Reading passage
○ ○ ○ ○ ○
Staci and Vanessa’s Story

Staci, Vanessa and their son Dejan
Staci, Vanessa and their son Dejan

Staci and Vanessa had always wanted to be parents, they just didn’t know when.

 “I wasn’t sure when I’d find my soulmate, and didn’t think it was going to be that soon in life. But I’m glad it happened that way,” said Staci, a captain and paramedic with the New York City Fire Department, who has lived in New York since she was 20.

She and her partner Vanessa, a native of Queens who is a firefighter and serves in the Air National Guard, decided to have a baby in early 2014. “I am a big kid myself,” said Vanessa, “So I needed more kids around!”

Once the decision was made, they were meticulous about it. They had decided that Staci would be the one to carry the baby, so they began with a series of tests to make sure she could conceive, a process that she found a bit nerve-wracking.
○ ○ ○ ○ ○
Supplied material
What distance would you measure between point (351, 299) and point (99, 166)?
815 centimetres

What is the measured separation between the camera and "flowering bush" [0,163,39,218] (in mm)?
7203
○ ○ ○ ○ ○
Work request 1
Edit the story of Staci and Vanessa from "Staci and Vanessa’s" to "a bit nerve-wracking.", replacing "baby" with "child".
Work request 2
In the story of Staci and Vanessa, what position does Staci hold with the New York City Fire Department?
Work request 3
Continue the story of Staci and Vanessa from the point where it stops.
The material has no connection to the story of Staci and Vanessa.

Task result 1
Staci and Vanessa’s Story

Staci, Vanessa and their son Dejan
Staci, Vanessa and their son Dejan

Staci and Vanessa had always wanted to be parents, they just didn’t know when.

 “I wasn’t sure when I’d find my soulmate, and didn’t think it was going to be that soon in life. But I’m glad it happened that way,” said Staci, a captain and paramedic with the New York City Fire Department, who has lived in New York since she was 20.

She and her partner Vanessa, a native of Queens who is a firefighter and serves in the Air National Guard, decided to have a child in early 2014. “I am a big kid myself,” said Vanessa, “So I needed more kids around!”

Once the decision was made, they were meticulous about it. They had decided that Staci would be the one to carry the child, so they began with a series of tests to make sure she could conceive, a process that she found a bit nerve-wracking.

Task result 2
She is a captain and paramedic.

Task result 3
Ultimately, though, everything went to plan – at first. They managed to get pregnant on the second try, and the pregnancy went smoothly. When it was time for their baby to be born, Staci’s water only partially broke. She wasn’t completely sure if it had, so on the advice of her midwife, she went about the rest of her day like normal. But when contractions came in the middle of the night, she knew it was time to go to the hospital.

Because her water had partially broken, the hospital induced her and gave her an epidural, taking away the couple’s preferred option for a natural delivery. It was a long labor process – the baby just didn’t want to come. “I started sending energy that it was time to get going,” said Staci, “and Vanessa got down and started whispering something to our child through my belly.” It worked. Suddenly, the baby was crowning.

Their child – a son named Dejan – was beyond their wildest dreams. “He didn’t look anything like I imagined him,” Staci said. “He was the most perfect baby I had ever seen.”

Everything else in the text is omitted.